Caution, dread, wary, fear, frown, trespass: words with which any modern walker is all too familiar. But there are signs already that Clare’s mind is troubled way more than it should be by such matters. ‘I fancied every stranger frowned at me’ (even as he walks on the open road) is the key line here: most people he passed by would surely have been wrapped up in their own minds and worlds, scarcely even acknowledging the furtive poet skittering by, muttering to himself. And this is why we remember John Clare today, not just for his lyrical power, but for the delusions and mental decline that eventually sent him to the madhouse.

For someone who never had much to begin with, it was Clare’s extreme sense of loss that defined his life, informed his poetry and ultimately destroyed his sanity. His first-hand witness of the effects of enclosure both confirmed and exacerbated this, but it was by no means a unique example. The lost figure of Mary Joyce, his first love at school, haunts his work throughout. She came from a smarter background than him, so her father forbade any further alliance and, although she remained unmarried in the neighbouring village of Glinton for the rest of her life, it is not believed that they ever spoke again. Even when the sad news of her death in a house fire in 1838 reached him, he continued to think and write of her as his second wife and pine for her by name in poems and diary entries for the rest of his days. She had long since transcended from being a flesh-and-blood Northamptonshire wench into a totem for all that had gone: not just first love, nor the commons and paths, but childhood, innocence, comradeship, freedom, easy sexuality, his status as pin-up of the chattering classes. Family too. John was born a twin, but his sister – a far stronger baby than him – died after a few days. Surprisingly little is made of this in Clare’s numerous biographies, but it must have set in stone the heartbreaking emptiness and perhaps his sense of viewing life from the sidelines that stalked him for ever.

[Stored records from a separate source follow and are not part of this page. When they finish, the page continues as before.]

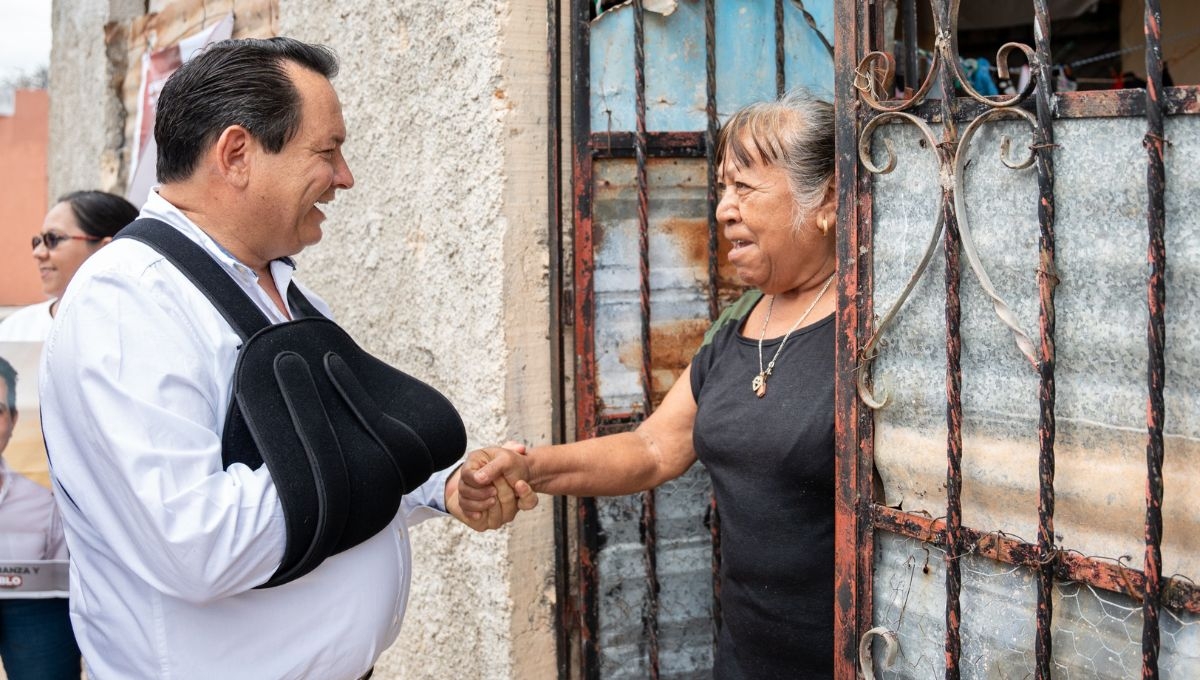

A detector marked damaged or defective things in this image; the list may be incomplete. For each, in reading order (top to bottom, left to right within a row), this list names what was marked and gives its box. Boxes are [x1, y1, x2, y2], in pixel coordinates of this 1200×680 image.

rusty metal gate [552, 0, 1200, 676]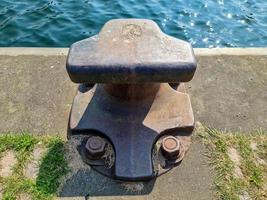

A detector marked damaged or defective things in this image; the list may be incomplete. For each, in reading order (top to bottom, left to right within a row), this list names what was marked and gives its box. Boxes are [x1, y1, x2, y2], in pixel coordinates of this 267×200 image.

rusty iron bollard [66, 19, 198, 181]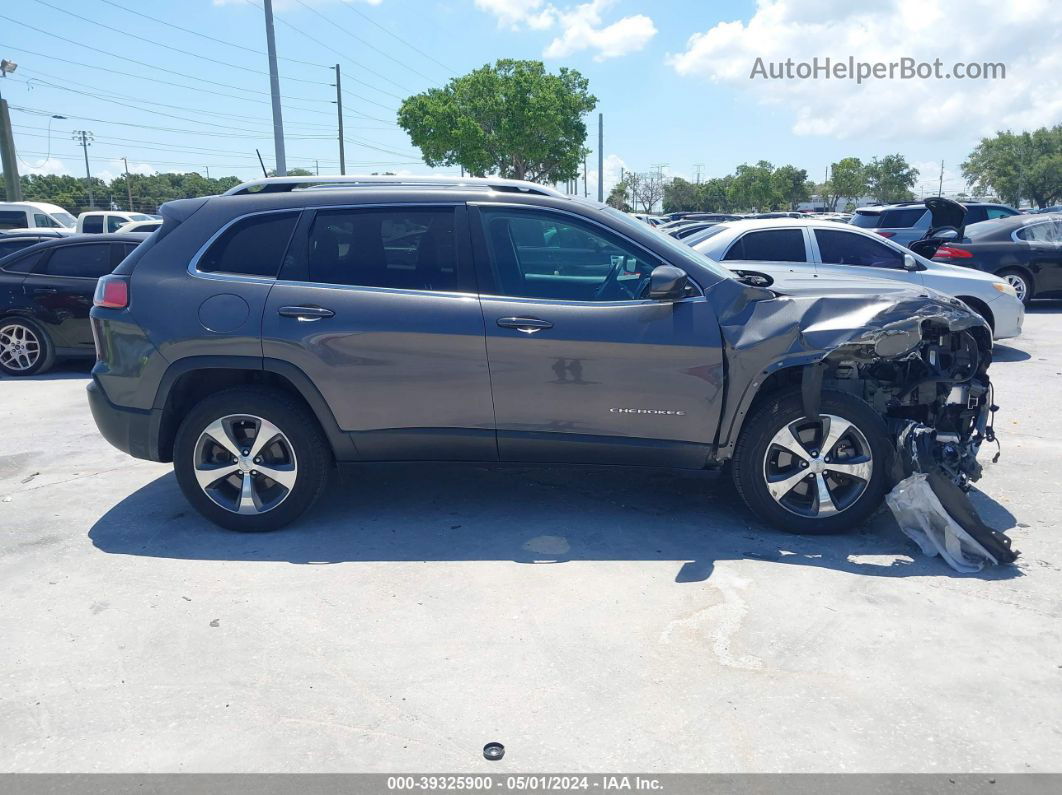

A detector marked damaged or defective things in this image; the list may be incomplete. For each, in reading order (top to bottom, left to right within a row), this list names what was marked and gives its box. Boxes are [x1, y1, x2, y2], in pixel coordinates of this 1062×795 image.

cracked concrete [2, 304, 1062, 772]
front-end collision damage [712, 280, 1020, 564]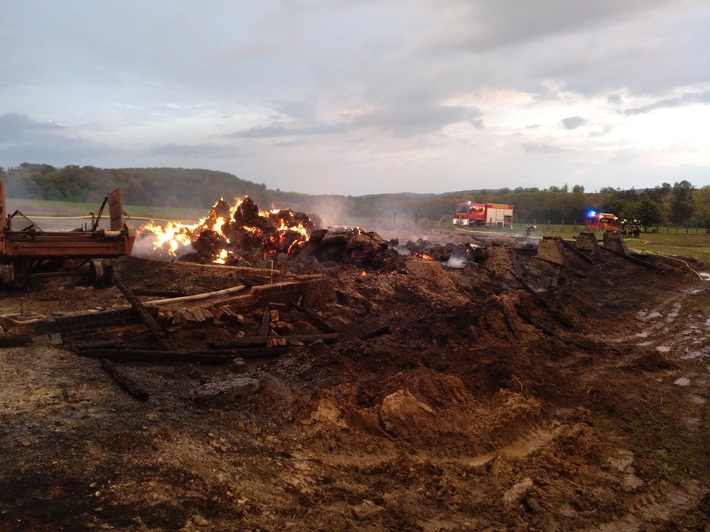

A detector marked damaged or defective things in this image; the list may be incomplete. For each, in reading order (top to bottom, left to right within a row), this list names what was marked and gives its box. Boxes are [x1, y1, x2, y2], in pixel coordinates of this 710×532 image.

charred wooden plank [100, 360, 149, 402]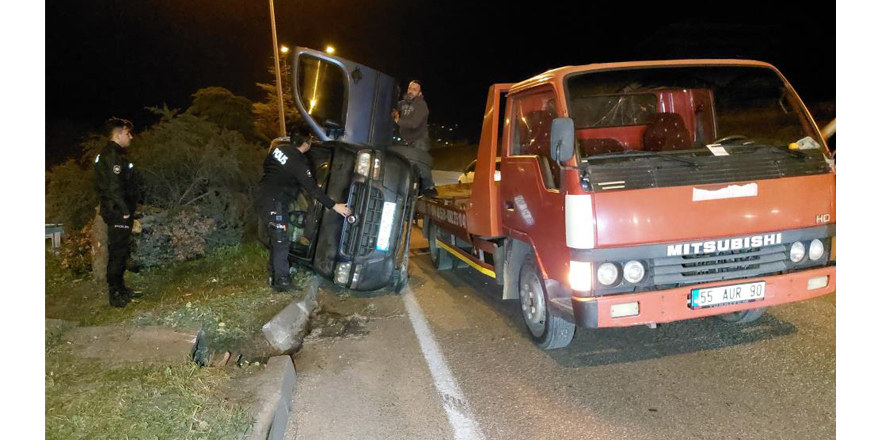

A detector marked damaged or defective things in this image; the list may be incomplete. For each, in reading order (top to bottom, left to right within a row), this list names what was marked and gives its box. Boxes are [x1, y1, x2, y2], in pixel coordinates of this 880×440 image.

With some irony, if you care to visit Clare’s native country today (and you should), it is its sense of openness that first strikes. Big-sky country, it’s a place of cornfields and cornflowers, poppies and skylarks, languorous clouds, good pubs, woods and furzey commons (at least in early summer, when I was there. Heavy, sodden soils and vicious north-easterly fronts – ‘Flood bellowing rivers and wind roaring woods’ – are its lot come the winter). Church spires are still the tallest things for miles around. Many of the natural (and indeed man-made) features of Clare’s tender verse can still be found, and there are innumerable good paths and open spaces binding them together. Compared with many other rural parts of the country, this seems to be an unsung walkers’ paradise. But then, unlike Clare, we have no intimate knowledge of just how much more free it once was, for we are measuring our sense of its accessibility from a very different base. On top of that, Clare was witnessing the area as it hurtled into the modern age: enclosures, breakneck industrialisation in the limestone quarries and finally the coming of the railways, all events that traumatised him. Now the spent quarries are designated nature reserves, many of the former railways signposted wildlife corridors or cycle paths and, to the amateur eye, the fields look reassuringly timeless. The leisure age has spun its illusion, and we tumble for it. I don’t suppose Clare would have done.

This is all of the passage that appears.